Tuesday, 23 August 2011

Happy Birthday Julian Casablancas!

Julian turned 33 today - for those of you who don't know he's the leading man of the American rock band "The Strokes". Casablancas and his friends are typically New Yorker and are well-known for reigniting rock music in the 2000's but the band members have a great knowledge of old classics like the Beatles, Sam Cooke and the Velvet Underground which I appreciate.

Here's my favourite video of the band: Live on Letterman 2006 (watch Julian go crazy).

He's also fun to follow on twitter:!/casablancas_j

Sunday, 21 August 2011

Film Review - "Beginners" directed by Mike Mills (Sydney Film Festival)

Beginners (2011)           

This morning I went to the pre-screening of Mike Mills’ film “Beginners” at the Cremorne Orpheum cinema. It is a successful arthouse film, although ambiguous and overly sentimental at times, it is a refreshing break from the super predictable Hollywood films out at the moment.

Ewan McGregor narrates as 38-year-old Oliver, a man losing direction in life. He reflects on the recent death of his father, and earlier death of his mother, and finds that solace is found in close relationships. Christopher Plummer plays a commendable role as Oliver’s dying father, challenging our preconceptions of old age and illness. It is a movie about the healing process, and we follow Oliver through his memories, archival photos and conversations to understand his grievances.

McGregor’s narration is both introspective and sincere, his voiceover illuminates the vintage photographs on the screen and links them to greater issues in humanity- independence, sex, love, hatred, happiness and emotions. There is a melancholy mood to this whole movie but there are comic moments too, especially brought about by his companion dog, brought to life by a few subtitles interpreting its thoughts.

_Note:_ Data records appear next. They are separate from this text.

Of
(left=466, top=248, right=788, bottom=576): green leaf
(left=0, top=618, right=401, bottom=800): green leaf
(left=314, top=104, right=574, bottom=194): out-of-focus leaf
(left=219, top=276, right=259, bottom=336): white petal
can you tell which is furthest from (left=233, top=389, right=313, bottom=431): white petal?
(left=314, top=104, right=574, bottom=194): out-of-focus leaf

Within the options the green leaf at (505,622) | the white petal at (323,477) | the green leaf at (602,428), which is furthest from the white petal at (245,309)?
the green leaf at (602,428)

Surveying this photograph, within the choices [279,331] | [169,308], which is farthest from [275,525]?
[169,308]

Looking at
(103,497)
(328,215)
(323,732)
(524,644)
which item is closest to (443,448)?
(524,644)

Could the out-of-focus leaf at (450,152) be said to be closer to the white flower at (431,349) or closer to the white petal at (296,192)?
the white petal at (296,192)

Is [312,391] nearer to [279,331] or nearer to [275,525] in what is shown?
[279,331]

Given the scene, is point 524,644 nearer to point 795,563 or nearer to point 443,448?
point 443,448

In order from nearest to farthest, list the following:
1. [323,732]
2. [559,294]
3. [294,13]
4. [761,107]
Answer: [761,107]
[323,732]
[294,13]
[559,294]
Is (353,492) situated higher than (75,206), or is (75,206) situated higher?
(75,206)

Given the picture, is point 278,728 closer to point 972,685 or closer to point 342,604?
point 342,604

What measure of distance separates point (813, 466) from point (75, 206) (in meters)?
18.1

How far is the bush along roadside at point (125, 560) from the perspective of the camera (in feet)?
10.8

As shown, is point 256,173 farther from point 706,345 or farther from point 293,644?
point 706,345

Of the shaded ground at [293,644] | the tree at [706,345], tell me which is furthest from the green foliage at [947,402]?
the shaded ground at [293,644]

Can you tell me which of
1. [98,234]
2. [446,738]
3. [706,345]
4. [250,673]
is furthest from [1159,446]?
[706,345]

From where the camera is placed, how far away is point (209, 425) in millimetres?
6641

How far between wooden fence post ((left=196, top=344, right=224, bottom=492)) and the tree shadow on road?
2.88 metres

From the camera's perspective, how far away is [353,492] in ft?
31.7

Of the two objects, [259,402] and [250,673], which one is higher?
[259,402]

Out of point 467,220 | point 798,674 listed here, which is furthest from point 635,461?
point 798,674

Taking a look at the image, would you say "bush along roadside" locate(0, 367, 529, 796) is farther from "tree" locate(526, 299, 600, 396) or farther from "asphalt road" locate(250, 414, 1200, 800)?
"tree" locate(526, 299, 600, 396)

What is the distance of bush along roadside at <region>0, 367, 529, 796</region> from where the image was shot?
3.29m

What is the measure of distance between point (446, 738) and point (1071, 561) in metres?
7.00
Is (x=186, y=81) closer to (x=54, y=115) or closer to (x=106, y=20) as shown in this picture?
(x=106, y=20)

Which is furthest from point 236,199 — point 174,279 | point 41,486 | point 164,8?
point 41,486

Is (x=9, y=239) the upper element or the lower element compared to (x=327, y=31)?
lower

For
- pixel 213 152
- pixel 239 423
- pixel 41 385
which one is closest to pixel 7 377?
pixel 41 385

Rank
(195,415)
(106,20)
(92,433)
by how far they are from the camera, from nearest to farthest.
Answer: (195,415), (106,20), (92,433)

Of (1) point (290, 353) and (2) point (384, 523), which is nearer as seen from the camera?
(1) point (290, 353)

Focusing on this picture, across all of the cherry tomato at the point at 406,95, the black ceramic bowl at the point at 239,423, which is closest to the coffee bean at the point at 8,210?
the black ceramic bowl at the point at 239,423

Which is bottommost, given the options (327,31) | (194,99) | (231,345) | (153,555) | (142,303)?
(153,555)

The female protagonist, Anna (played by Mélanie Laurent) is quite an eccentric character with a mysterious background. We don’t quite ever know her properly but that doesn’t mean she isn’t likeable- especially with her gorgeous smile and endearing accent. She ignites Oliver’s romantic side, he tells his father that he wouldn’t settle for anything less than a soul mate: “I wouldn’t settle for the giraffe, I’d wait for the lion.”

As the movie progresses, Oliver’s problems don’t resolve easily but develop and grow throughout the film. As his relationships strengthen we get deeper into Oliver’s emotions and memories and his grievances swell. By returning to the opening scenes later on in the film, we see how the grievance process can illuminate the present, and how present experiences can bring new light and meaning to the past.

The film dips into issues surrounding gay rights but as the film is primarily set in 2003 it doesn’t go too much into the details, outlining the significant figures like Harvey Milk and the various Californian action groups around the 1960s.   

This film doesn’t feature amazing cinematography or dramatic scenery; it is more a human film based on people’s behaviour and minute details. It’s something the French are usually really good at, digging deep into characters with mysterious backgrounds, but Beginners is certainly a competitor.

What I gained from the film was that dependence is not a weakness, in times of need we need people, although many claim to be a ‘lone wolf’, relationships are important to our wellbeing (even if they are with cute, emotional dogs.)

A good watch that requires concentration but reminds us to appreciate the intricacies of life.

Favourite quote: “Once you are REAL, you can’t be ugly, except to people who don’t understand.”